— Start of THE INPUT —
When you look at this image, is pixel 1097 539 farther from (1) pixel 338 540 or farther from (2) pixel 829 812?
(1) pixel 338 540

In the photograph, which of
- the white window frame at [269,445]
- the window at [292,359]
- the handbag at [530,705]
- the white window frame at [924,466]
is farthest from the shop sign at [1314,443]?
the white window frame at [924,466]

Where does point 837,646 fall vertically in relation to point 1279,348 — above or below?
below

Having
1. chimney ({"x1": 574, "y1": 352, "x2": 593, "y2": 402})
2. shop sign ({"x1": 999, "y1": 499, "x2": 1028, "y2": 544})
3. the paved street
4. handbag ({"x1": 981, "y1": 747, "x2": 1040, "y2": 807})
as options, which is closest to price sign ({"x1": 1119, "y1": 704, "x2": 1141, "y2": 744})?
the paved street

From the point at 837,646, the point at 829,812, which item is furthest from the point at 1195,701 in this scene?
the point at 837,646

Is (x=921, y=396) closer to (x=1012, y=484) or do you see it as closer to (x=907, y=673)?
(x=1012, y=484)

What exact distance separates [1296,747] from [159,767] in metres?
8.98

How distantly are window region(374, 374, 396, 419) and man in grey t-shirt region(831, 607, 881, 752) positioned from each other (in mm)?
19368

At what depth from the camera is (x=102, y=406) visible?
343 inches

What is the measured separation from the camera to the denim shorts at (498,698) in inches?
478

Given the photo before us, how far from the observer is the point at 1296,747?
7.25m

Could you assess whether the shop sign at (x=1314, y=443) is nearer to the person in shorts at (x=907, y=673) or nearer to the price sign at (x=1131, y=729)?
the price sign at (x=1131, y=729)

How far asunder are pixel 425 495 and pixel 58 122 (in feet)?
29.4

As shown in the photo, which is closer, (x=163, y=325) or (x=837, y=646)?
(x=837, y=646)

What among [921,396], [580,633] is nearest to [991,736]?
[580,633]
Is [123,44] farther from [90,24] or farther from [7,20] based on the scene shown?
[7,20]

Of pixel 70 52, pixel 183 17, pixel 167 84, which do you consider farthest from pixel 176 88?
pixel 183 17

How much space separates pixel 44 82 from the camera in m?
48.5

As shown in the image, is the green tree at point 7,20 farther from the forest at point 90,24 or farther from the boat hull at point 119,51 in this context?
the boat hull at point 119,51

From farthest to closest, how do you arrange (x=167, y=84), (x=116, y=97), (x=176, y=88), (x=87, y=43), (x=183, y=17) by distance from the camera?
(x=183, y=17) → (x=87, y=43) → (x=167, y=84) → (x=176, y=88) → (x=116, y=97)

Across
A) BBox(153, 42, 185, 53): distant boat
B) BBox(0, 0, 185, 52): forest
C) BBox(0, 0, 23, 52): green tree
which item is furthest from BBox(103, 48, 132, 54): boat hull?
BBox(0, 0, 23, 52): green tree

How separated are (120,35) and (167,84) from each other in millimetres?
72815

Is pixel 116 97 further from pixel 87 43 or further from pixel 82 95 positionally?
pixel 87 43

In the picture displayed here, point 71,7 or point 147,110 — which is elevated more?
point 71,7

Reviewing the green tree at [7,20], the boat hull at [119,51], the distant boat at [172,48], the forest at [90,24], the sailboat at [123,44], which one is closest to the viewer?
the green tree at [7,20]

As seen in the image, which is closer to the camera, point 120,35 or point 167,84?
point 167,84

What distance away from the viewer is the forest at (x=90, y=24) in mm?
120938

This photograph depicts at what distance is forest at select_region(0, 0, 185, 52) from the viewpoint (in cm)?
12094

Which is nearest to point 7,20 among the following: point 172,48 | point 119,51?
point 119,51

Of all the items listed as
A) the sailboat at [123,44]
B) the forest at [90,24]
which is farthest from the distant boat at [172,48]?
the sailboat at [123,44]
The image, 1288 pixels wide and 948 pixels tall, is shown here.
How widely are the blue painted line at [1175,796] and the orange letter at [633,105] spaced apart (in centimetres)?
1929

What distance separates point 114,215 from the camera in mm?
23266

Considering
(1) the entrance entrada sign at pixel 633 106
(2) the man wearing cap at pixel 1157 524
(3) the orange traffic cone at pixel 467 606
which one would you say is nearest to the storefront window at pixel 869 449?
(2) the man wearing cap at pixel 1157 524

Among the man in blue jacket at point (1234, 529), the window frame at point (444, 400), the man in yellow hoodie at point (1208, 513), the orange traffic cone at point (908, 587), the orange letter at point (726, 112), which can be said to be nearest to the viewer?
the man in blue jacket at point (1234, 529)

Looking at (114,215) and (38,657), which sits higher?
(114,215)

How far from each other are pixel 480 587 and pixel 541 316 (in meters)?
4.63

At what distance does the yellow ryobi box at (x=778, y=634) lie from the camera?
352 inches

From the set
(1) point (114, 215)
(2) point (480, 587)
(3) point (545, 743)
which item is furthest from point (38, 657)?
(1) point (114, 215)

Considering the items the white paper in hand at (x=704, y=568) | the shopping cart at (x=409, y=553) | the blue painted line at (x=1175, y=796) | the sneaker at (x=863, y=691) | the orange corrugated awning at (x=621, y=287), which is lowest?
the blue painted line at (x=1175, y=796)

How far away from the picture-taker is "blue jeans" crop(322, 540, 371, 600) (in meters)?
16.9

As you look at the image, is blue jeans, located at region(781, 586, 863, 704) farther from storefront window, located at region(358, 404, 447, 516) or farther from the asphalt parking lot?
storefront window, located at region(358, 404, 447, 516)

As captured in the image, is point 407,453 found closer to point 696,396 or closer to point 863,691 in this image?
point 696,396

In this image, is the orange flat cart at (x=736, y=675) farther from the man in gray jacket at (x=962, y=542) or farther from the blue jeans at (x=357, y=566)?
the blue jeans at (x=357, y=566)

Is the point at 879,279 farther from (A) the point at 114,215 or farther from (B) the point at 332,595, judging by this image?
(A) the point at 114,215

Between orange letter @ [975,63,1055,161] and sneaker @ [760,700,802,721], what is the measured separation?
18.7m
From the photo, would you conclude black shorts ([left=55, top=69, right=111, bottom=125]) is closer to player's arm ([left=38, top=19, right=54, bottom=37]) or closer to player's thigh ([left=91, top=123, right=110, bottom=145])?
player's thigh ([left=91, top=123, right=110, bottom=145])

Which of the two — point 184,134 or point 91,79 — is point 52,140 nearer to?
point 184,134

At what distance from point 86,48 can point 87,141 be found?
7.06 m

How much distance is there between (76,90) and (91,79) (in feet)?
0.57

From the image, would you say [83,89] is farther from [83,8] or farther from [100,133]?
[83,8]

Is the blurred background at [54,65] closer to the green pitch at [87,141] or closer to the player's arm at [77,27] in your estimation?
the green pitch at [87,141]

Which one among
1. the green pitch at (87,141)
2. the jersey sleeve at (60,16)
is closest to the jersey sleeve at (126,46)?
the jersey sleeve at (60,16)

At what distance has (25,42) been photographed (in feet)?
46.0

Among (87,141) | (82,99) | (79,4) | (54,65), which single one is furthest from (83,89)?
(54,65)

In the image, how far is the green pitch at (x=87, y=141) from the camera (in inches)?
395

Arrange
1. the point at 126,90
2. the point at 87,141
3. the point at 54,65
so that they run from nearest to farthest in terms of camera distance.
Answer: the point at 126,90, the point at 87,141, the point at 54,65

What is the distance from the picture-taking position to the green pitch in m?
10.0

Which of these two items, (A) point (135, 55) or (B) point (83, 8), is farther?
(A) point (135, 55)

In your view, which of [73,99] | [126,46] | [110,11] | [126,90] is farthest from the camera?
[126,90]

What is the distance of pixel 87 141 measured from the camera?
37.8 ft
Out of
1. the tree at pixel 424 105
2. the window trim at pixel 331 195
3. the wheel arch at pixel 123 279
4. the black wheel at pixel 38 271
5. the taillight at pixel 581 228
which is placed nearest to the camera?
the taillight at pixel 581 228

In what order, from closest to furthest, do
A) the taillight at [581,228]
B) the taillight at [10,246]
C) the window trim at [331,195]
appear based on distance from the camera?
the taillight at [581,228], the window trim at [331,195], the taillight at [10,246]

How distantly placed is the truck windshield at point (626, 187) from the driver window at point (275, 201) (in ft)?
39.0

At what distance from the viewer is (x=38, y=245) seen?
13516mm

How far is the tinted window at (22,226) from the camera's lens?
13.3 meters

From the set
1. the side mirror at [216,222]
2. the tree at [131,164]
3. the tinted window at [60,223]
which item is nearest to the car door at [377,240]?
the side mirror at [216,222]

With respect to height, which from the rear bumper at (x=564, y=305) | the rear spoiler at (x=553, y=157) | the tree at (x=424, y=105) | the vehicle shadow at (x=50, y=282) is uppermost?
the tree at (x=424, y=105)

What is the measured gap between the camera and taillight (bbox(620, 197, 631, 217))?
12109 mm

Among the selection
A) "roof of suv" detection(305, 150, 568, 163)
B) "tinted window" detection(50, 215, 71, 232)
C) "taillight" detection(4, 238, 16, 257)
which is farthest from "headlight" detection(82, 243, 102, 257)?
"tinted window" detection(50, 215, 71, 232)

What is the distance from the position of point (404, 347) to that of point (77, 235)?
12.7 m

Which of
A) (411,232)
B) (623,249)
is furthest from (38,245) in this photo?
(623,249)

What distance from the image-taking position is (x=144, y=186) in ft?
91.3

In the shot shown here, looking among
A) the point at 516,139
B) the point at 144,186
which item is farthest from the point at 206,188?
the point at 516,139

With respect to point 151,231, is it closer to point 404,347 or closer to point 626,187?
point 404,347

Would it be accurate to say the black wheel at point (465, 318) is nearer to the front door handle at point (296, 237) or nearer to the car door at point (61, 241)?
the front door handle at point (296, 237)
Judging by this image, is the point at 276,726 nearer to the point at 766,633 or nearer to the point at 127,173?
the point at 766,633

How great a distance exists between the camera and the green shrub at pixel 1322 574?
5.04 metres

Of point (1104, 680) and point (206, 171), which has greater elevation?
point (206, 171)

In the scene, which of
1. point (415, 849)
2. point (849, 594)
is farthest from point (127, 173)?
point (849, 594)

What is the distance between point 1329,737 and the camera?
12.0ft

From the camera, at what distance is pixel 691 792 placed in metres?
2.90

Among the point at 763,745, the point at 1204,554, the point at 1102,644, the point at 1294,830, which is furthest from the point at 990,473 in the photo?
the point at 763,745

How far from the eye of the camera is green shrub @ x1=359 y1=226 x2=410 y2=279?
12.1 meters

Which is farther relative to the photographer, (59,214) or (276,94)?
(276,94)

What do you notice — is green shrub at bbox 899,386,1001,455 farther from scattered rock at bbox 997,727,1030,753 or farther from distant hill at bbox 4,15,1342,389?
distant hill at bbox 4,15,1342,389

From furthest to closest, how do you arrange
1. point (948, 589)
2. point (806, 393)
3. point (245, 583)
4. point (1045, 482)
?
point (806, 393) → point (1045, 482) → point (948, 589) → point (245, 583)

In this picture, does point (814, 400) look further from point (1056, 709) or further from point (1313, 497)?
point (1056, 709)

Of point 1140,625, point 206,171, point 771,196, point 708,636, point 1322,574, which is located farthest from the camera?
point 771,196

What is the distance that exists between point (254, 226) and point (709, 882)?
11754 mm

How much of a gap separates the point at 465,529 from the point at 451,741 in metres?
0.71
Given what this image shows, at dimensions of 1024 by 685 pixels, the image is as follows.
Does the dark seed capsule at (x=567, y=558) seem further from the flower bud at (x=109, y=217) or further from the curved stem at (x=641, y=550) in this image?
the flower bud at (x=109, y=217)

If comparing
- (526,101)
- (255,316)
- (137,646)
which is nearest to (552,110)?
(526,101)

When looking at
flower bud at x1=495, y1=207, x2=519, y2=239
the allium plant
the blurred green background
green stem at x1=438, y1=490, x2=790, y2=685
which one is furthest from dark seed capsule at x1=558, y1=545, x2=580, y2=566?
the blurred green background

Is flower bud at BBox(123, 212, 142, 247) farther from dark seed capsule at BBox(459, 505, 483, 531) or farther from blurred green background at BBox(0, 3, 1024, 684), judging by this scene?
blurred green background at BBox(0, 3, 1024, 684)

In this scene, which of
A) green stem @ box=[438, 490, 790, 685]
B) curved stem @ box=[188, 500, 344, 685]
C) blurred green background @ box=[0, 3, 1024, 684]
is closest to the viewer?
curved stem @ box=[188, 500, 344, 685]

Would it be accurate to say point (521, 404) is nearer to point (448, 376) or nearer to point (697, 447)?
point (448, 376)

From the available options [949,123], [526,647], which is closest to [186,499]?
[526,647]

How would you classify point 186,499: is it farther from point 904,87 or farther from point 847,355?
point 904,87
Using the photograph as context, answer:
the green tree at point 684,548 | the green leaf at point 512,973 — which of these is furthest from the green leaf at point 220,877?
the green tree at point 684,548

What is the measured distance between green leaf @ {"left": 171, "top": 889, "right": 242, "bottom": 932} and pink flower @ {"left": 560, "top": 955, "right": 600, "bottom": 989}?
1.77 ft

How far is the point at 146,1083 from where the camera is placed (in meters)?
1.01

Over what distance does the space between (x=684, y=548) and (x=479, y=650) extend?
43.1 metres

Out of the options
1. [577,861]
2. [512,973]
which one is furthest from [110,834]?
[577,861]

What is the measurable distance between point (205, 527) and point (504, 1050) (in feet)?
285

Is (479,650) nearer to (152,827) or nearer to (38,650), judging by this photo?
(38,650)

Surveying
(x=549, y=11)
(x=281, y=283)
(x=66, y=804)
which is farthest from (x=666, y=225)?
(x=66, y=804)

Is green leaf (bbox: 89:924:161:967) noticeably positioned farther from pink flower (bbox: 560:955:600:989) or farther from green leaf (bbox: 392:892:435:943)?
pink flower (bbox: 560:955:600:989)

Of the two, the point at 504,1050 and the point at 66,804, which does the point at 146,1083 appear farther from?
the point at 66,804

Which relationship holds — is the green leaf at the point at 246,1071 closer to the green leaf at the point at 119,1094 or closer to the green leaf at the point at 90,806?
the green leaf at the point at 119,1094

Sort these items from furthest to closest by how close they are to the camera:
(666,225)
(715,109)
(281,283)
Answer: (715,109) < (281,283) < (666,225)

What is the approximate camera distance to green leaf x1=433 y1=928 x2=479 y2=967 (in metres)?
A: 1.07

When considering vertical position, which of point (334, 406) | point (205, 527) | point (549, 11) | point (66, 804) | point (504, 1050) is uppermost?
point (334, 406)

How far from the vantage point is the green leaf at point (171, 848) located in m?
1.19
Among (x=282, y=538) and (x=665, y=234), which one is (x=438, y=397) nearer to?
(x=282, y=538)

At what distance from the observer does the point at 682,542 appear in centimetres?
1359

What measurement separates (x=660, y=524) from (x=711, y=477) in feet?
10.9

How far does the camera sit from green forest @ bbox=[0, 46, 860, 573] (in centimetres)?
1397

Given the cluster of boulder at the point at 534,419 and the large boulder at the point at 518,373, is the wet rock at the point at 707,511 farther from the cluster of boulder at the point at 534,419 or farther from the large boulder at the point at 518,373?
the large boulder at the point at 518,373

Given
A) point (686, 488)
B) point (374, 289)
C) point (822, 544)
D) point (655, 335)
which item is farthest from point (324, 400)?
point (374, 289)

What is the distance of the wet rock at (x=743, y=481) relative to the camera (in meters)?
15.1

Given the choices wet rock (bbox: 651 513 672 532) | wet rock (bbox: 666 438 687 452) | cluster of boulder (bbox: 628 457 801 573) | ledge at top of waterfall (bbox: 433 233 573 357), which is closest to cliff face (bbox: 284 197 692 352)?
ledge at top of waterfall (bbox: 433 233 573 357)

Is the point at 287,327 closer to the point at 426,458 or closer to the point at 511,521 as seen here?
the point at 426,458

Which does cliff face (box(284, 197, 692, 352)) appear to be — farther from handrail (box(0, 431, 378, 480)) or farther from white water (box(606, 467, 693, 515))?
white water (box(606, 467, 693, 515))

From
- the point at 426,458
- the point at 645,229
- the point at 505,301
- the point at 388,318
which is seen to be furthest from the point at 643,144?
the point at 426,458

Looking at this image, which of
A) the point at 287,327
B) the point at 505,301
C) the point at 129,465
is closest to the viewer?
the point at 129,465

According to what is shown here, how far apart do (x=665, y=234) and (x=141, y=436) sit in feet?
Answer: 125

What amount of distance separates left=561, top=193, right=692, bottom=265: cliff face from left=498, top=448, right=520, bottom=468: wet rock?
— End of THE INPUT —
> **WHAT TO PRODUCE**:
Repeat the rows word for word, starting at the line that contains "Is the point at 287,327" and continuing through the end of the rows.

> **THE ANSWER**:
Is the point at 287,327 closer to the point at 426,458 or closer to the point at 511,521 as seen here?
the point at 426,458

Which does cliff face (box(284, 197, 692, 352)) appear to be — farther from handrail (box(0, 431, 378, 480)) or farther from white water (box(606, 467, 693, 515))?
white water (box(606, 467, 693, 515))

From
- the point at 426,458
- the point at 645,229
- the point at 505,301
- the point at 388,318
which is seen to be furthest from the point at 643,144?
the point at 426,458

Looking at this image, which of
A) the point at 287,327
B) the point at 505,301
C) the point at 129,465
is closest to the viewer?
the point at 129,465

According to what is shown here, how far apart do (x=665, y=234) and (x=141, y=436) sit in feet?
Answer: 125

What amount of distance separates left=561, top=193, right=692, bottom=265: cliff face from left=498, top=448, right=520, bottom=468: wet rock?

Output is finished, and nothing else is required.